I bought the book for around the price I would pay for 2 packs of my beloved Luckies and had no real belief that it would help me quit. If all the other options didn't work, why would a book? But it was worth a shot.
******The POINT of this review!*******
I got the book. I bought what I hoped were my "last" 2 packs of smokes (how many times have we all done that? Our "last" pack?) I got a pack of Lucky Strikes and a pack of Camel non-filters. Before I even started the book, I lit up. The main reason I even picked this book was because it said you could smoke while reading it. Go figure.

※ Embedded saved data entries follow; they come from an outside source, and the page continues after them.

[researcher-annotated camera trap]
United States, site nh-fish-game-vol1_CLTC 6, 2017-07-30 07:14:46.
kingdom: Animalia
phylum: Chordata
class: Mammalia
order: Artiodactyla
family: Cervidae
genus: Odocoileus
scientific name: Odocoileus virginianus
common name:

As I'm getting into the book, the ash tray is piling up and my hopes are running high. The more I read, the more I "get it." I start to realize things I never thought of. I start to realize that maybe I WASN'T enjoying the cigarettes the way I thought I was, that maybe they weren't truly relieving my stress, maybe it was all in my head as a smoker. Before I even finish the book, I feel like I'm on my way to being free. I can't begin to describe how he breaks it down because I've never heard anyone else explain it the way Allen Carr does. He doesn't try to "scare" you out of smoking, that doesn't work, or at least it never did for me. He doesn't try to convince you by telling you it's expensive and nasty, we all know that. He breaks down the psychology behind why we smoke and why we THINK we are loving every minute of it, why we defend it, why we are willing to go to the grave with it. One of my favorite parts was when he talked about how he had decided he would rather live the shorter, "sweeter" life of the smoker who enjoys his simple pleasures rather than the longer life of someone who doesn't smoke but doesn't get to have as much fun. It hit the nail on the head. If you are trying to quit, have tried and failed, or are simply thinking about giving it a shot, please buy this book. From a former smoker (I never thought I would call myself that) to anyone who reads this and smokes, I promise you, it feels so good to know you can be free. You might not even feel like you need to be "free" from anything, you may love every cigarette you smoke, but give this book a shot. I honestly believe with all my heart that this guy was a genius.
Now, I will get to my only disappointment with the book. I have to say, I was really, really bummed when I got done with the book and smoked my last cigarette, only to find out I couldn't thank Allen Carr myself. Unfortunately, he passed away several years ago, and even as someone who had never even heard of the guy until a few days before buying the book, I was actually pretty sad when I found out. I will never get to thank the man who helped me get rid of this habit I "enjoyed" for so many years. To everyone who purchased the book and quit as easily as I did, congratulations! To those who may still struggle with it, keep trying, I PROMISE it's worth it!